Direction 1:
Copy out the part of the records running from the line containing "Based on this image, which" down to the line containing "Answer: 636", including both of those lines.

Submit parallel jobs on HPC

The workflow discussed in this post is particularly suited for scenarios in which you need to execute similar code multiple times, with each execution having a substantial time requirement. In each iteration, the code exhibits minor variations in specific input parameters. Then this is when the parallel computing comes into play.

Toy Task: Suppose I’d like to numerically evaluate the central limit theorem.

Central Limit Theorem: suppose \(\{X_1,X_2,\dots,X_n\}\) is a sequence of i.i.d. random variables with \(E(X_i)=\mu\) and \(Var(X_i)=\sigma^2 <\infty\) then as \(n\rightarrow\infty\), \(\bar{X}\rightarrow N(\mu,\frac{\sigma^2}{n})\)

Write a R function that perform the task

Create a R script, named task.R that simulate \(X\) with my specified sample size and seed, and output the sample mean of the simulated \(X\) values.

The following code takes two command-line arguments n and seed and output the sample mean to a Rdata file.

Direction 2:
Answer these questions about the post on submitting parallel jobs on HPC:
(a) What theorem does the toy task set out to evaluate numerically?
(b) What name is given to the R script?
(c) Which two command-line arguments does the code take?

Information provided:
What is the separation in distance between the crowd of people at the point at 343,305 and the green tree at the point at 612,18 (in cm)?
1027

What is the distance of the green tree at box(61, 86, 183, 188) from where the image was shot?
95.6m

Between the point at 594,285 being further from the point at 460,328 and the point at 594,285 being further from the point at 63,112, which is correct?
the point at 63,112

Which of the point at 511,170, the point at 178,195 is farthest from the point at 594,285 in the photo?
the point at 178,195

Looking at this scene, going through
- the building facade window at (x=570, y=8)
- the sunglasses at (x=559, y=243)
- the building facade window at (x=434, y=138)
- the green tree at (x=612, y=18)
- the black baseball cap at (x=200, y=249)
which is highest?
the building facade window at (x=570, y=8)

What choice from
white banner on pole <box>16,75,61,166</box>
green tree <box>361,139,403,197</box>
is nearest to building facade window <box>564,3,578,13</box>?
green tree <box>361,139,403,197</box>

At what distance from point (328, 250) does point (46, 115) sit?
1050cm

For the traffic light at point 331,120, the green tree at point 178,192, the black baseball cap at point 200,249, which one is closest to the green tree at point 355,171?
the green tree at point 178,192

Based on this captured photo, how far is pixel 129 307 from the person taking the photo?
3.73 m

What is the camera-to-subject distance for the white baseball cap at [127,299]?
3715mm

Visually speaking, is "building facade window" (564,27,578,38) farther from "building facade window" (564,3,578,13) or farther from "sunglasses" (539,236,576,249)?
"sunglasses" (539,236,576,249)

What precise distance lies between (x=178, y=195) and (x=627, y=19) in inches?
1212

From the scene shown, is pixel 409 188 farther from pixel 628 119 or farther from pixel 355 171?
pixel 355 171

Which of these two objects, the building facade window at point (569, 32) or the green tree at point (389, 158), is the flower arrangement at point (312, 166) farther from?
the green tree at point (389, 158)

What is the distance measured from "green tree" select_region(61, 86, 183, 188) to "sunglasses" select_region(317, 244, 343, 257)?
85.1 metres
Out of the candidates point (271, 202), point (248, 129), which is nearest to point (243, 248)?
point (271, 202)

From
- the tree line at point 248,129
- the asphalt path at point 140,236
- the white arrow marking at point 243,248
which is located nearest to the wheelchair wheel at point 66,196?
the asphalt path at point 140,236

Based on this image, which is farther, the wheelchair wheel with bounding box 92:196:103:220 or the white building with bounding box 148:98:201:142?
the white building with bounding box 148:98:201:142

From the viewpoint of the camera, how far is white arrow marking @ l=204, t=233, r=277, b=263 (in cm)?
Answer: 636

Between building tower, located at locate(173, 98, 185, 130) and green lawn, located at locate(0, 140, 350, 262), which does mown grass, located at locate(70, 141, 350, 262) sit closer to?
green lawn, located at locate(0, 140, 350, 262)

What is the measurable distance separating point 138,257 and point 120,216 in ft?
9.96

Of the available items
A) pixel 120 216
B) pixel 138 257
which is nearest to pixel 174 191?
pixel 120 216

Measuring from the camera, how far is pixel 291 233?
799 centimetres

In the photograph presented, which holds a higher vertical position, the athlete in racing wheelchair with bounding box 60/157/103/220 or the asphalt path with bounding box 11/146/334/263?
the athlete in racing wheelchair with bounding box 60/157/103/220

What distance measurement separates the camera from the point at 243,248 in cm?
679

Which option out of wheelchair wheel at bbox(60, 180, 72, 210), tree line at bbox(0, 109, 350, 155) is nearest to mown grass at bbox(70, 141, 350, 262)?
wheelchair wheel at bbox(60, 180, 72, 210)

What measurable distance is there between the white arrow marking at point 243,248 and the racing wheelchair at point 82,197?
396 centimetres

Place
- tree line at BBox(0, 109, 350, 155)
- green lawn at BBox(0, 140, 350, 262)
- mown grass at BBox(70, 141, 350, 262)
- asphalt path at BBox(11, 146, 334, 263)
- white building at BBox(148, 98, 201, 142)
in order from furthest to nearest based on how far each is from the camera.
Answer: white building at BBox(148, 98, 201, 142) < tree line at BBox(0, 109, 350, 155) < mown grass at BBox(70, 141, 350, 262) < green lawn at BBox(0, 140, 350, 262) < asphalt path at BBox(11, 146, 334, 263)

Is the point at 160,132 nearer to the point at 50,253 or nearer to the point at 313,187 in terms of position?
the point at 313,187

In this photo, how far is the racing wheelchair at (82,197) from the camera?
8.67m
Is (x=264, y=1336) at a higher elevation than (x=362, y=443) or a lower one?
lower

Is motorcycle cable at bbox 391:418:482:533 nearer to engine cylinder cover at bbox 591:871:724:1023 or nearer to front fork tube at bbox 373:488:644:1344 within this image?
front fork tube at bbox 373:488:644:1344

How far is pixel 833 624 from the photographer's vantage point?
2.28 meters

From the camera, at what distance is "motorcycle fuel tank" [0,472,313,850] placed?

Complete answer 1:
Based on this image, which is farther, the wheelchair wheel with bounding box 92:196:103:220 or the white building with bounding box 148:98:201:142?
the white building with bounding box 148:98:201:142

From the viewpoint of the camera, how far is white arrow marking @ l=204, t=233, r=277, b=263 (in cm)?
Answer: 636

Complete answer 2:
(a) The central limit theorem.
(b) task.R
(c) n and seed.